Problem to solve:
Format the stretch from the line containing "How extensive is" through the line containing "point 256,145, point" as a Markdown table with the columns Number and Line text, one numbered line per table row. Omit blank lines and pictures.

___ Material for the task ___

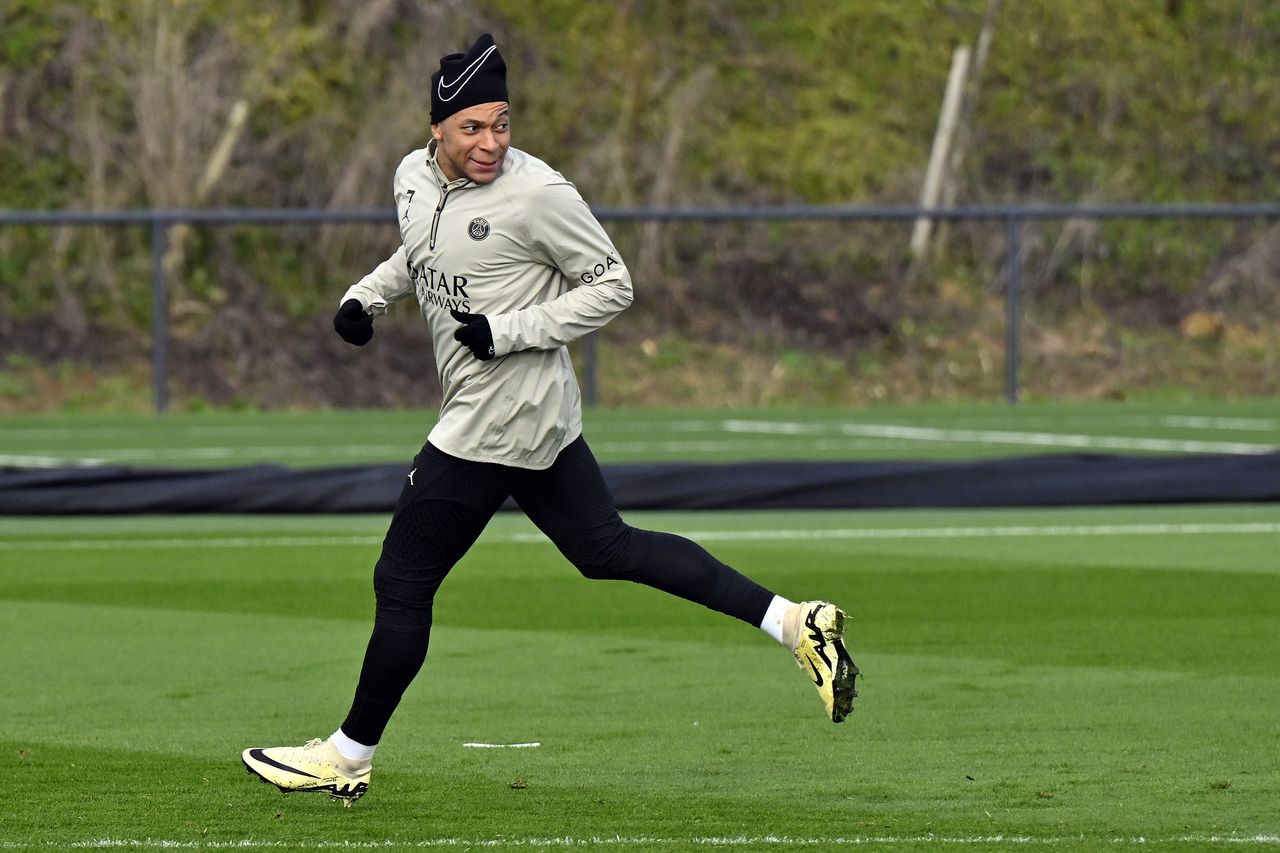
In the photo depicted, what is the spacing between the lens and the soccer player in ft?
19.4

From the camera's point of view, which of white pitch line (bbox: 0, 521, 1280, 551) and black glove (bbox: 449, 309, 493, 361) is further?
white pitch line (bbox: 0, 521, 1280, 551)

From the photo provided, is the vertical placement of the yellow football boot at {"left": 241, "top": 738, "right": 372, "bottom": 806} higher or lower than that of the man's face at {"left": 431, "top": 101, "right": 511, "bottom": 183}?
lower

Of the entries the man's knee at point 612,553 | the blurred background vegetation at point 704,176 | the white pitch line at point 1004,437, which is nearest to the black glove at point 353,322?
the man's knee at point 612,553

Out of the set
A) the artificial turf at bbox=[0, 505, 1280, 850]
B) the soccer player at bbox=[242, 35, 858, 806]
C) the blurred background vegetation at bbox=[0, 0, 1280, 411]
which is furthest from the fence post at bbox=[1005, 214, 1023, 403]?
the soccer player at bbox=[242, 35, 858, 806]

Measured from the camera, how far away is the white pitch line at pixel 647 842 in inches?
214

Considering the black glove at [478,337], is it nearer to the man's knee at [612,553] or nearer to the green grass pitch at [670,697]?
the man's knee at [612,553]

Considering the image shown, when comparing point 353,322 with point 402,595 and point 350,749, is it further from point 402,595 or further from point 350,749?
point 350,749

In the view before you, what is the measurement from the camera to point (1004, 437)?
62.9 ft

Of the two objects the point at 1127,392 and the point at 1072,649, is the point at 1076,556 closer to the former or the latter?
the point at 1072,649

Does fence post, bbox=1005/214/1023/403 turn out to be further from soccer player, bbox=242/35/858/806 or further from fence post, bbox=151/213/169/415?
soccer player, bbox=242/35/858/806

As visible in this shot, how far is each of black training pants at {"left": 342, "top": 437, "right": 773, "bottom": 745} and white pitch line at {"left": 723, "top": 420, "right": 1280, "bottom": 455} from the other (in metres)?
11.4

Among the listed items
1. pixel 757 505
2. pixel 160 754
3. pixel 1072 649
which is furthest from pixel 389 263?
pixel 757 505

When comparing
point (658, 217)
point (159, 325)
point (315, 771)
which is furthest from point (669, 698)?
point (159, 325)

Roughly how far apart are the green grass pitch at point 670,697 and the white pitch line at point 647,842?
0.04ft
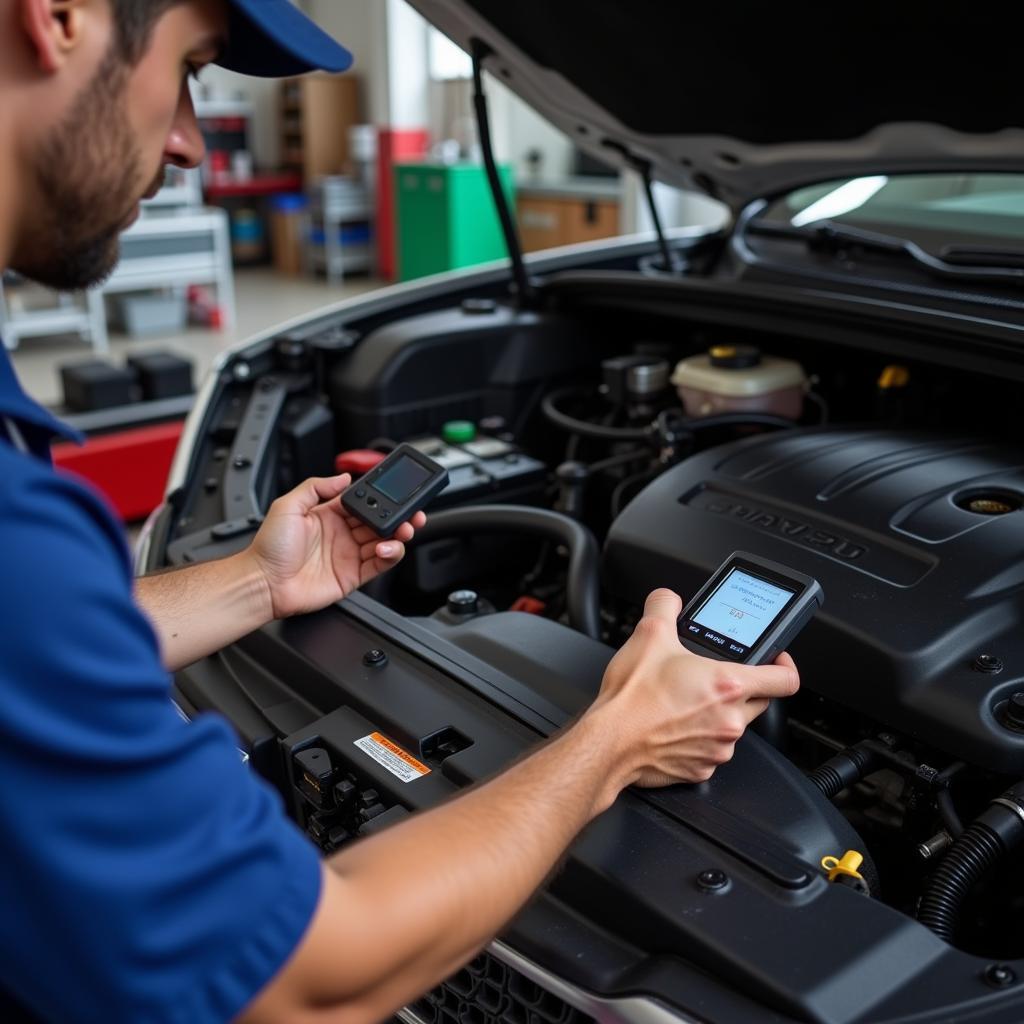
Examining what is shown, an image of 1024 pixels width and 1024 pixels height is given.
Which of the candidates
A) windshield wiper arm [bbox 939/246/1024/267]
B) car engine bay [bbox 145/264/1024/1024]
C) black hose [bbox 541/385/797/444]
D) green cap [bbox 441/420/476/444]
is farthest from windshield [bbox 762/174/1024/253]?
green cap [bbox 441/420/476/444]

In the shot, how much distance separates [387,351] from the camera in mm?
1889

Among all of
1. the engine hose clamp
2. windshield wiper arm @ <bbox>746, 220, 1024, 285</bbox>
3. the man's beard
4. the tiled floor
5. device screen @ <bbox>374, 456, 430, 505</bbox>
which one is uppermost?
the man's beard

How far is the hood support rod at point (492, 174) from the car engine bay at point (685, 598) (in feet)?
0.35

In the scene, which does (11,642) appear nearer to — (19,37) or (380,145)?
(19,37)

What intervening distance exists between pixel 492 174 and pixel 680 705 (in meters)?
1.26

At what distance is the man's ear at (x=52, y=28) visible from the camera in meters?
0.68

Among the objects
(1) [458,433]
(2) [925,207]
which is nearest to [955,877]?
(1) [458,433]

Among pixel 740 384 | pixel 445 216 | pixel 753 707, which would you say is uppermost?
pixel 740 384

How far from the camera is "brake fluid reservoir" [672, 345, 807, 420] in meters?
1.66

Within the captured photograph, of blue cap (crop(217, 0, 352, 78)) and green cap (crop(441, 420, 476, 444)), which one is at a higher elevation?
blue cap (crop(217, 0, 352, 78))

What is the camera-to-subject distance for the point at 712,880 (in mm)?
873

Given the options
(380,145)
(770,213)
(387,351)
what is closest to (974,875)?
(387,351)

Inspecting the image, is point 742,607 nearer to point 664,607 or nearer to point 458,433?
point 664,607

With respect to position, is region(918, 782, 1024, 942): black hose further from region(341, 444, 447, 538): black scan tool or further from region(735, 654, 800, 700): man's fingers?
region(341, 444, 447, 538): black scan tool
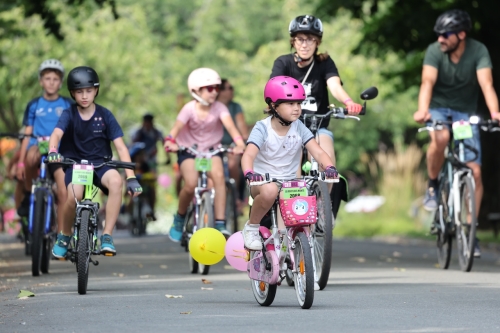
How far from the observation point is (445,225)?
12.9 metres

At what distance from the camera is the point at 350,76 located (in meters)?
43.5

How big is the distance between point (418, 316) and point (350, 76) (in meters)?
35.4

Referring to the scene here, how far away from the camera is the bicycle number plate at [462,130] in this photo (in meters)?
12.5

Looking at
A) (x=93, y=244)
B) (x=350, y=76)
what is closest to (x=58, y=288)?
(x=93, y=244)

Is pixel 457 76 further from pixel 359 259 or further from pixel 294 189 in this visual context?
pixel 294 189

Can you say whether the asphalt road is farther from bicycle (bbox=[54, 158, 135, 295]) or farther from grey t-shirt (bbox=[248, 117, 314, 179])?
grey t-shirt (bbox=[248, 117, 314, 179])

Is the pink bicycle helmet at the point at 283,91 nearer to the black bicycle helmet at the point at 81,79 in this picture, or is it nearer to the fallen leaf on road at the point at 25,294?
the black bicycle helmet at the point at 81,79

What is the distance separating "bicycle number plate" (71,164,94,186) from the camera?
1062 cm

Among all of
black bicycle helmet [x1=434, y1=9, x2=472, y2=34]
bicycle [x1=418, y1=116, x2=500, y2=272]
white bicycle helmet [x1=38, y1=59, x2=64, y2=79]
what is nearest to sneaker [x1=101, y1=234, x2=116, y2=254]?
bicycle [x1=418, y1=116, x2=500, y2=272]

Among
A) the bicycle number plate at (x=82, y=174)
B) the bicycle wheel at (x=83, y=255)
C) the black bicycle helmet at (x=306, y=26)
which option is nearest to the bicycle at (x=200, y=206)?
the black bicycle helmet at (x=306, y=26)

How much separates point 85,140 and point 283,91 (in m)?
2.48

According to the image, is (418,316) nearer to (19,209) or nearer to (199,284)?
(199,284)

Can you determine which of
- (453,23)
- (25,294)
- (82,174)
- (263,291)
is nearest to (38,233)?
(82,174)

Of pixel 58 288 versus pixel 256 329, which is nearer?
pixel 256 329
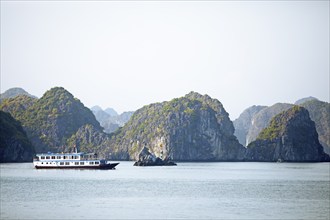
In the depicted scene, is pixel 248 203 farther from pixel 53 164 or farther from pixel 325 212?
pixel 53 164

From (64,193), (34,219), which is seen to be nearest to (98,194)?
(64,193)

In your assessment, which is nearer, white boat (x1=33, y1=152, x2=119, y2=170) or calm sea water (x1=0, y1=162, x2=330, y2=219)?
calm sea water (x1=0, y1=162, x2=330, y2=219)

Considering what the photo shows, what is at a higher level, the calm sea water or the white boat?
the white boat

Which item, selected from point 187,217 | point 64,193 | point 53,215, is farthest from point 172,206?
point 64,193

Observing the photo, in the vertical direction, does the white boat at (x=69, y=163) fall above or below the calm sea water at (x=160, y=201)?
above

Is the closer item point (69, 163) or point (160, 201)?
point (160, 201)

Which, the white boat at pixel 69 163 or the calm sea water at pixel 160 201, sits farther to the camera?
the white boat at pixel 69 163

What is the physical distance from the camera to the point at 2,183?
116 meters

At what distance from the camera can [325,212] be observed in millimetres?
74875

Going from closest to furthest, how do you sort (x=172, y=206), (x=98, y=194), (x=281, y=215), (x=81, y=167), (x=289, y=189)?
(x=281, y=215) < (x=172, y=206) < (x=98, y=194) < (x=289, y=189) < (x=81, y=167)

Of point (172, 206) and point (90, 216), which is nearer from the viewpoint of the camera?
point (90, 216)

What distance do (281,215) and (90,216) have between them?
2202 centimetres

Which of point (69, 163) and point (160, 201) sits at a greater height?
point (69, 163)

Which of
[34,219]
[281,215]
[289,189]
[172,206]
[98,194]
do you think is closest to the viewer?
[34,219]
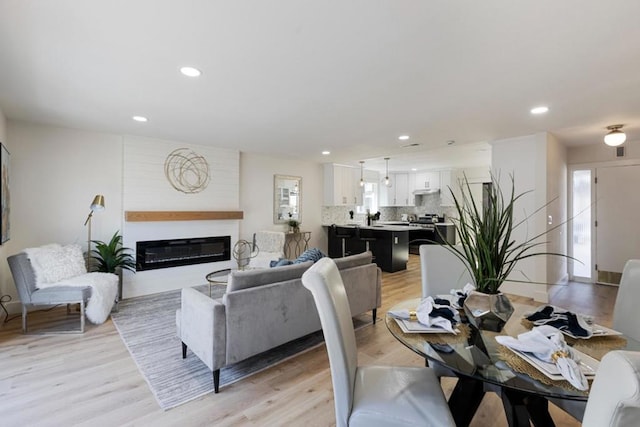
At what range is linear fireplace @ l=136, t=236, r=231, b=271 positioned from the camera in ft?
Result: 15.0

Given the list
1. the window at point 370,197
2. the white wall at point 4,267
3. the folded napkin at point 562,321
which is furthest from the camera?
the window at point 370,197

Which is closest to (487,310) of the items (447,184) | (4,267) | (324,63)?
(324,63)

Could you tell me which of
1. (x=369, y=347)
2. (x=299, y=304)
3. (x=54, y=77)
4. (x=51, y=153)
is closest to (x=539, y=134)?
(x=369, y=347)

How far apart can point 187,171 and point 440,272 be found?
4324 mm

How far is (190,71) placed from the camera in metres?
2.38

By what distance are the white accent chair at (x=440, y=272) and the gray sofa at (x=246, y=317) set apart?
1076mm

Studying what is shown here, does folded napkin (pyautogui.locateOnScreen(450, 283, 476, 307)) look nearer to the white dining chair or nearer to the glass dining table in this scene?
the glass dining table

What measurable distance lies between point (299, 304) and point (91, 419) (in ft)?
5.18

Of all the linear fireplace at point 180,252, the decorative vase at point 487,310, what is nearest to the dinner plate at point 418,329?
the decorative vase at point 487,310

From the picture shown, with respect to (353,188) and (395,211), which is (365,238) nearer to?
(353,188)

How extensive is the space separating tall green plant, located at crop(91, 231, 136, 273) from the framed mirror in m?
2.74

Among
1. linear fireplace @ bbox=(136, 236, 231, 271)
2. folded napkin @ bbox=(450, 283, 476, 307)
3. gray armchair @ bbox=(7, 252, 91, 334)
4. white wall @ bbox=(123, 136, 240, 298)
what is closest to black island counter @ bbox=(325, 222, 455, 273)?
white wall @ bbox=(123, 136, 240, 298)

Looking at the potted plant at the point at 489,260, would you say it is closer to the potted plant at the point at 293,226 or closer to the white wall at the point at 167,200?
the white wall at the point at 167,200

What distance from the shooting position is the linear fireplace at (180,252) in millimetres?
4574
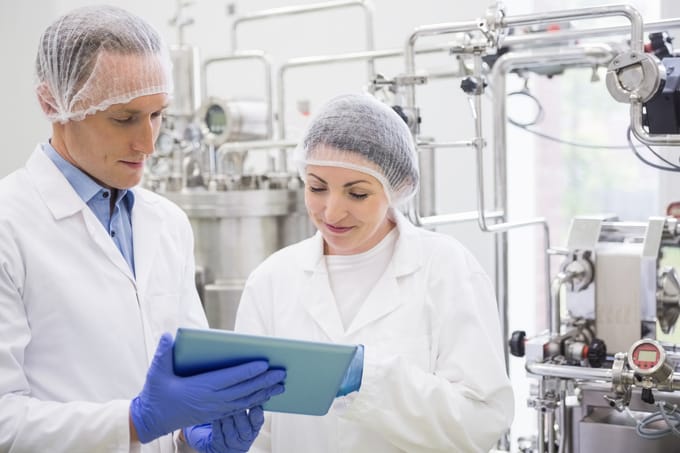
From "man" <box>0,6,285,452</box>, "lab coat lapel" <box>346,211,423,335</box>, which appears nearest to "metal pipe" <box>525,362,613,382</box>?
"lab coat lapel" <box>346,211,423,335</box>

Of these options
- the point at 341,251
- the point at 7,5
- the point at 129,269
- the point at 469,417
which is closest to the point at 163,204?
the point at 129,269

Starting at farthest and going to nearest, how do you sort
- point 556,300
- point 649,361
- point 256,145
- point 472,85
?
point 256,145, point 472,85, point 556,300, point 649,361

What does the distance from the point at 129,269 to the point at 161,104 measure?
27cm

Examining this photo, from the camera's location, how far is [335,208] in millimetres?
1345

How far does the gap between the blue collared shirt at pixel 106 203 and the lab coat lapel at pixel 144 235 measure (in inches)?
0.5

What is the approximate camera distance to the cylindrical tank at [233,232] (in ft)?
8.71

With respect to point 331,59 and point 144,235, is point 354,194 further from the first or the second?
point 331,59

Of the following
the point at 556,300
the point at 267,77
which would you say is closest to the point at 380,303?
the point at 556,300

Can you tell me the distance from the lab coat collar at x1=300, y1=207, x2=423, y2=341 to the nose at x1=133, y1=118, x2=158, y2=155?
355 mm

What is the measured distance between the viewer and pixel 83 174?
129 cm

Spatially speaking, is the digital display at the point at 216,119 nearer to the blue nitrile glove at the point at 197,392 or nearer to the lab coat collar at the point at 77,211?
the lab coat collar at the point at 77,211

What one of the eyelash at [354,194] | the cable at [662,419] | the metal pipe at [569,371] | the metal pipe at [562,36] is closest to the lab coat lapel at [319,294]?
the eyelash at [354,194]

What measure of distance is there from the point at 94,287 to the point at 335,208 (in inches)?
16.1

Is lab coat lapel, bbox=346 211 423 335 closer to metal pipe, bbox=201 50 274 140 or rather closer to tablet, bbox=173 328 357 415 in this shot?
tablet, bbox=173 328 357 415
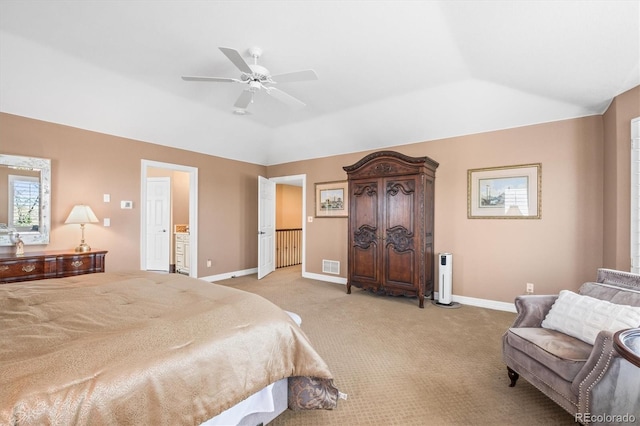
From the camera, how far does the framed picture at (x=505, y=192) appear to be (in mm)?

___

Answer in full:
| Number | Line text |
|---|---|
| 1 | How extensive is the space separating tall green plant, located at crop(91, 231, 136, 273) from the framed mirror in m? |
| 2 | 2.74 |
| 3 | Among |
| 4 | 1. linear fireplace @ bbox=(136, 236, 231, 271) |
| 5 | 2. folded napkin @ bbox=(450, 283, 476, 307) |
| 6 | 3. gray armchair @ bbox=(7, 252, 91, 334) |
| 7 | 4. white wall @ bbox=(123, 136, 240, 298) |
| 8 | what is closest to black island counter @ bbox=(325, 222, 455, 273)? |
| 9 | white wall @ bbox=(123, 136, 240, 298) |
| 10 | Looking at the potted plant at the point at 489,260, would you say it is closer to the potted plant at the point at 293,226 or closer to the white wall at the point at 167,200? |
| 11 | the white wall at the point at 167,200 |
| 12 | What distance from the shooting position is the linear fireplace at (180,252) in millimetres? |
| 13 | 4574 |
| 14 | From "man" <box>0,6,285,452</box>, "lab coat lapel" <box>346,211,423,335</box>, which appears nearest to "metal pipe" <box>525,362,613,382</box>? |
| 15 | "lab coat lapel" <box>346,211,423,335</box> |
| 16 | Of these options |
| 17 | - the point at 341,251 |
| 18 | - the point at 7,5 |
| 19 | - the point at 129,269 |
| 20 | - the point at 469,417 |
| 21 | which is closest to the point at 163,204? |
| 22 | the point at 129,269 |
| 23 | Starting at farthest and going to nearest, how do you sort |
| 24 | - point 556,300 |
| 25 | - point 649,361 |
| 26 | - point 256,145 |
| 27 | - point 472,85 |
| 28 | ? |
| 29 | point 256,145, point 472,85, point 556,300, point 649,361 |